== WHAT IS BEING ASKED ==
Copy the data word for word, starting with the line that contains "Assessing the image, is" and continuing through the line that contains "Answer: the point at 206,260". Include both of those lines, and leave the pictures out.

== DATA FOR PROCESSING ==

◇ ◇ ◇ ◇ ◇ ◇ ◇

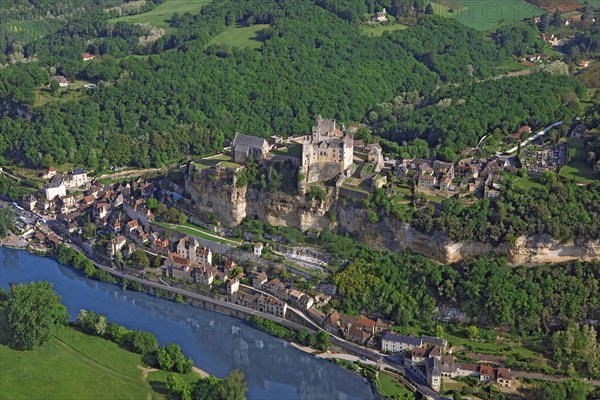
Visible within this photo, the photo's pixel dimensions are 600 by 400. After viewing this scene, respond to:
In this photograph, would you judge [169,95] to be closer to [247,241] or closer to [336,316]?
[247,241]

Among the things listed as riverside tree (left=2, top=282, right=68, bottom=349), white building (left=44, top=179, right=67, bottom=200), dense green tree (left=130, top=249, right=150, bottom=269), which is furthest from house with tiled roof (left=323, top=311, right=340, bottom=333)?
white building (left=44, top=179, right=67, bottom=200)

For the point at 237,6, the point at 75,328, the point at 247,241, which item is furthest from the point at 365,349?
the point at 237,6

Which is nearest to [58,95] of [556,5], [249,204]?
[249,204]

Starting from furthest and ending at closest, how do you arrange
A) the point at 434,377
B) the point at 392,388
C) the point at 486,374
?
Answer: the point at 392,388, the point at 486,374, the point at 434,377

◇ ◇ ◇ ◇ ◇ ◇ ◇

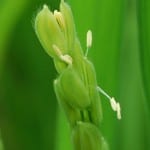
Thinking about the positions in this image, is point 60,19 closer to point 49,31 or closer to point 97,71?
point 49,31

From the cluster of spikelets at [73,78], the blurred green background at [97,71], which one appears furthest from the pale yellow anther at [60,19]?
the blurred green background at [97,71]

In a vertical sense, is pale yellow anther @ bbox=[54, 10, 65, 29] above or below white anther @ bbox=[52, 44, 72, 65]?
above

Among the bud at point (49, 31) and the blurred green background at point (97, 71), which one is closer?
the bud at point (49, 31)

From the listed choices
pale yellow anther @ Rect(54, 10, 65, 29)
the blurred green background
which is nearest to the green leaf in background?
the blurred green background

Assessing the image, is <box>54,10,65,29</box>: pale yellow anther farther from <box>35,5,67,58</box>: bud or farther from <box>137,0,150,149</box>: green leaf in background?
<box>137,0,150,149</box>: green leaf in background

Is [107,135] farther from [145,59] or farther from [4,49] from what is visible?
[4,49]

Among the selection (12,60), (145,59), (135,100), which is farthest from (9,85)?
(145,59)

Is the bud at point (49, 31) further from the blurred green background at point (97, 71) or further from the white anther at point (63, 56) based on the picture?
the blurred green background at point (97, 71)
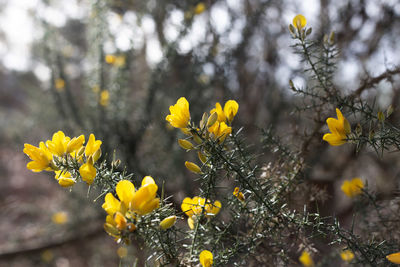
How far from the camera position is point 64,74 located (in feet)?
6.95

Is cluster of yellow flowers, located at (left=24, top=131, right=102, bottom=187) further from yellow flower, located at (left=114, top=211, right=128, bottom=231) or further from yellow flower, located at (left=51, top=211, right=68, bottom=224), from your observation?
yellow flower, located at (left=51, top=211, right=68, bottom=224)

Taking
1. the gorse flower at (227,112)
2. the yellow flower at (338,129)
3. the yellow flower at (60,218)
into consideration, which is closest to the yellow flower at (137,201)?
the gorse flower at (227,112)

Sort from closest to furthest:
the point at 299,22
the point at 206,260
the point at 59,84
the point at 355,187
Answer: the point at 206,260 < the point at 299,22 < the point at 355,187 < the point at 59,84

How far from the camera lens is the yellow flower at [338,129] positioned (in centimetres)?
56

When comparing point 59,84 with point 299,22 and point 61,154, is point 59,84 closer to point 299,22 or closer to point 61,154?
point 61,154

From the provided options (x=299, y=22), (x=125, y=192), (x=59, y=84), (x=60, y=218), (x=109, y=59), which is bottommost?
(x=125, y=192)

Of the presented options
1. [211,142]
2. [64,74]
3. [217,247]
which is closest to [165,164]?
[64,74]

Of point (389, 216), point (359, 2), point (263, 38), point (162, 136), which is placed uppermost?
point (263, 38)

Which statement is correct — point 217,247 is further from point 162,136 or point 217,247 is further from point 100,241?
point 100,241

◇ ◇ ◇ ◇ ◇ ◇ ◇

== ANSWER BELOW ==
Assessing the image, is <box>54,10,65,29</box>: pale yellow anther farther from <box>35,5,67,58</box>: bud or farther from <box>137,0,150,149</box>: green leaf in background?
<box>137,0,150,149</box>: green leaf in background

Is [107,135] farther from [145,59] or farther from [4,49] from what is visible?
[4,49]

Among the selection (12,60), (145,59), (135,100), which is farthest from (9,85)?
(145,59)

Is the bud at point (49, 31) further from the blurred green background at point (97, 71) or further from the white anther at point (63, 56) based on the picture?
the blurred green background at point (97, 71)
How far from the camera position is point 64,74 located (in feet)?
6.95

Is cluster of yellow flowers, located at (left=24, top=131, right=102, bottom=187) further from yellow flower, located at (left=114, top=211, right=128, bottom=231) or further from yellow flower, located at (left=51, top=211, right=68, bottom=224), from your observation?
yellow flower, located at (left=51, top=211, right=68, bottom=224)

Taking
1. the gorse flower at (227,112)
2. the yellow flower at (338,129)
3. the yellow flower at (60,218)
into consideration, which is closest to the yellow flower at (137,201)?
the gorse flower at (227,112)

Sort from closest to furthest:
the point at 299,22
the point at 206,260
the point at 59,84
the point at 355,187
Answer: the point at 206,260 < the point at 299,22 < the point at 355,187 < the point at 59,84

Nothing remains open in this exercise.